Con l’aumento delle temperature nel nostro pianeta, due gradi in più rispetto a quelle attuali, gli scienziati prevedono entro il 2027 la comparsa di ben 15.000 nuovi virus, contro i 10.000 oggi in circolazione.
Secondo una ricerca della Georgetown University, la coabitazione forzata dai cambiamenti climatici tra specie animali provenienti da habitat diversi, aumenterebbe il rischio di contrarre malattie virali anche per l’uomo.
I salti di specie – Molte specie animali note per essere portatrici di virus, come ad esempio i pipistrelli, sulla spinta dei cambiamenti climatici potrebbero arrivare a occupare aree diverse da quelle in cui vivono abitualmente. La convivenza con altri animali aumenterebbe le probabilità che un virus si diffonda attraverso “salti di specie”, ossia muti a tal punto da essere capace di essere trasmesso da una specie animale all’altra, fino ad arrivare all’uomo.
Il clima come forza trainante nella trasmissione virale – È lo scenario pubblicato sulla rivista Nature, frutto della ricerca coordinata dal biologo Colin Carlson, dell’americana Georgetown University. È molto più stretto di quanto si immagini, quindi, il legame fra il cambiamento climatico e la comparsa di virus che potrebbero veicolare malattie mai viste.
Una minaccia anche per gli animali – I futuri virus potrebbero essere una minaccia per la salute animale, causando epidemie nocive per gli allevamenti. Punto di partenza della ricerca è stata l’analisi del modo in cui le aree geografiche attualmente popolate da 3.870 specie di mammiferi potrebbero cambiare in relazione a diversi scenari da qui al 2070. Applicando un modello relativo alla trasmissione di virus fra specie a un sottoinsieme di 3.139 animali, i ricercatori hanno elaborato la previsione sulle opportunità future di scambi di virus fra specie. Occasioni di simili mix biologici sono possibili ovunque nel mondo, ma sono particolarmente concentrate nelle aree densamente popolate dagli esseri umani, come l’Africa tropicale e il Sud-Est asiatico. Ancora una volta, rilevano gli autori della ricerca, i protagonisti di queste contaminazioni potrebbero essere i pipistrelli, che costituiscono il serbatoio naturale di virus potenzialmente capaci di diventare trasmissibili all’uomo.

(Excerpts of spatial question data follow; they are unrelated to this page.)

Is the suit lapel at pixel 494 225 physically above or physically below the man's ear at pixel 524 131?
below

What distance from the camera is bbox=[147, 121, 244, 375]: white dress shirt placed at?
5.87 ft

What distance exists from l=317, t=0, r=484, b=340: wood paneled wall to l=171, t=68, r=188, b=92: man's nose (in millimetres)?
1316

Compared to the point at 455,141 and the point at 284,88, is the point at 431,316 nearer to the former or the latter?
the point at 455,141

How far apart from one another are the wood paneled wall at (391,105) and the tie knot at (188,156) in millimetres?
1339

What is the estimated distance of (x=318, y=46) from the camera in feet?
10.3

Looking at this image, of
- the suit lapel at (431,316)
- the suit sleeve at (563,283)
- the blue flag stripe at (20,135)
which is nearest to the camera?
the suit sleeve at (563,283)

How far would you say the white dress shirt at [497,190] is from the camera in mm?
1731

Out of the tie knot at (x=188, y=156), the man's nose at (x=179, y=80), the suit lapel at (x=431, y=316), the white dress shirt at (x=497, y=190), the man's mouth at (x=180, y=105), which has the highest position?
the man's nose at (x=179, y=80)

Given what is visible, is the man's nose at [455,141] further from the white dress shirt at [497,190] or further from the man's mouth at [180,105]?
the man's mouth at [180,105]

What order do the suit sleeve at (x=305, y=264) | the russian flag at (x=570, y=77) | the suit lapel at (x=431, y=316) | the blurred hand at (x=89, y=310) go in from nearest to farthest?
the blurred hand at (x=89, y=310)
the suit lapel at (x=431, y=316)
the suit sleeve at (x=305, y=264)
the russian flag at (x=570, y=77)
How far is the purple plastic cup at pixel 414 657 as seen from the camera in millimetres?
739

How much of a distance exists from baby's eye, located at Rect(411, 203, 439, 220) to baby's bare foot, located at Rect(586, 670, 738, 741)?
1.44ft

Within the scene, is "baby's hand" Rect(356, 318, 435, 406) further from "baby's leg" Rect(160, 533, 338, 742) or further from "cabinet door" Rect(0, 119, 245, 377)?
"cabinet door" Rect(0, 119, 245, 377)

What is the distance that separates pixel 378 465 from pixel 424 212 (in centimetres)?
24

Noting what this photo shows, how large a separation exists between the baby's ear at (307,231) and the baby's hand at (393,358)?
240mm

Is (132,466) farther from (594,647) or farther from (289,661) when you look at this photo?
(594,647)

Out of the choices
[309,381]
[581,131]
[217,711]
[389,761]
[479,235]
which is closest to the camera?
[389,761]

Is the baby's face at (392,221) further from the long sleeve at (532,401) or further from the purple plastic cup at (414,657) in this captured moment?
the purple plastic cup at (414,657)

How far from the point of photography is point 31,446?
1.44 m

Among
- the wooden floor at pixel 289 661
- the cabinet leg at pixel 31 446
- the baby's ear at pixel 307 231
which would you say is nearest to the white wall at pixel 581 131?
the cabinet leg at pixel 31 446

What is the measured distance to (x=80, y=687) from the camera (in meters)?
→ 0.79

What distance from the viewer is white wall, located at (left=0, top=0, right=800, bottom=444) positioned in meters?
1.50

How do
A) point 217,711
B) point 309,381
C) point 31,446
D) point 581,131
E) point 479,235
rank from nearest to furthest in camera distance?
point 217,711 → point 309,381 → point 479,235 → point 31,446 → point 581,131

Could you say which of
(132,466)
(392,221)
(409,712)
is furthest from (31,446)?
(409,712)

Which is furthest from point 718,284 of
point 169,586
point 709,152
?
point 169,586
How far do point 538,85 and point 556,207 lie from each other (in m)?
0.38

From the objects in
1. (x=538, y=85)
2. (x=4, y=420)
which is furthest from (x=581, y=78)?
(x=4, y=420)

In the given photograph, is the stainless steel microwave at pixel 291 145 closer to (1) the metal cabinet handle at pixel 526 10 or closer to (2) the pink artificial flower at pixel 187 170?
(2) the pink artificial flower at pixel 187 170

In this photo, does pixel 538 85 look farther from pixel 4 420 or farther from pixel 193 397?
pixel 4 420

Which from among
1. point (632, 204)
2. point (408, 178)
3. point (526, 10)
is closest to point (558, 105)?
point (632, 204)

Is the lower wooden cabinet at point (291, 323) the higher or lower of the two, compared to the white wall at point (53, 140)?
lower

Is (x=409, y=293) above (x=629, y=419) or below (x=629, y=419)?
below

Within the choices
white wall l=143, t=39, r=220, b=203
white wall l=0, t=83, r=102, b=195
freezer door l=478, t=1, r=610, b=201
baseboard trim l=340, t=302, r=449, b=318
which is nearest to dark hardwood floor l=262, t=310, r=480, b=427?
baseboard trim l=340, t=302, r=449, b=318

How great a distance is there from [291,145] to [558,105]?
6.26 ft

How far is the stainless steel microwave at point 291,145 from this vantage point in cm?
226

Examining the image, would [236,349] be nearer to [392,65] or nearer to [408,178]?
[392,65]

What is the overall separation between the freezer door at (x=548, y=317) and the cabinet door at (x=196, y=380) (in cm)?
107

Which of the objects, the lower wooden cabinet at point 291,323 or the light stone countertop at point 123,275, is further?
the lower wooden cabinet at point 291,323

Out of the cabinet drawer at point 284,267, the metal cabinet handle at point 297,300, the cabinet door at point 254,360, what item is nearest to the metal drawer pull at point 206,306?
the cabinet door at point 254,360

Zone a rischio – Prevenire il dilagare di nuovi virus richiede fin da adesso una sorveglianza capillare delle zone in cui potrebbero trovarsi a convivere specie diverse. Per gli autori della ricerca è importante spingere fin da adesso capire quanto sia importante combinare la sorveglianza virologica con la valutazione dei cambiamenti nelle nuove aree occupate dalle specie a causa dei cambiamenti climatici. Questo, rilevano, è vero soprattutto nelle regioni tropicali, nelle quali attualmente ha origine la maggior parte delle malattie infettive che possono essere trasmesse dagli animali all’uomo.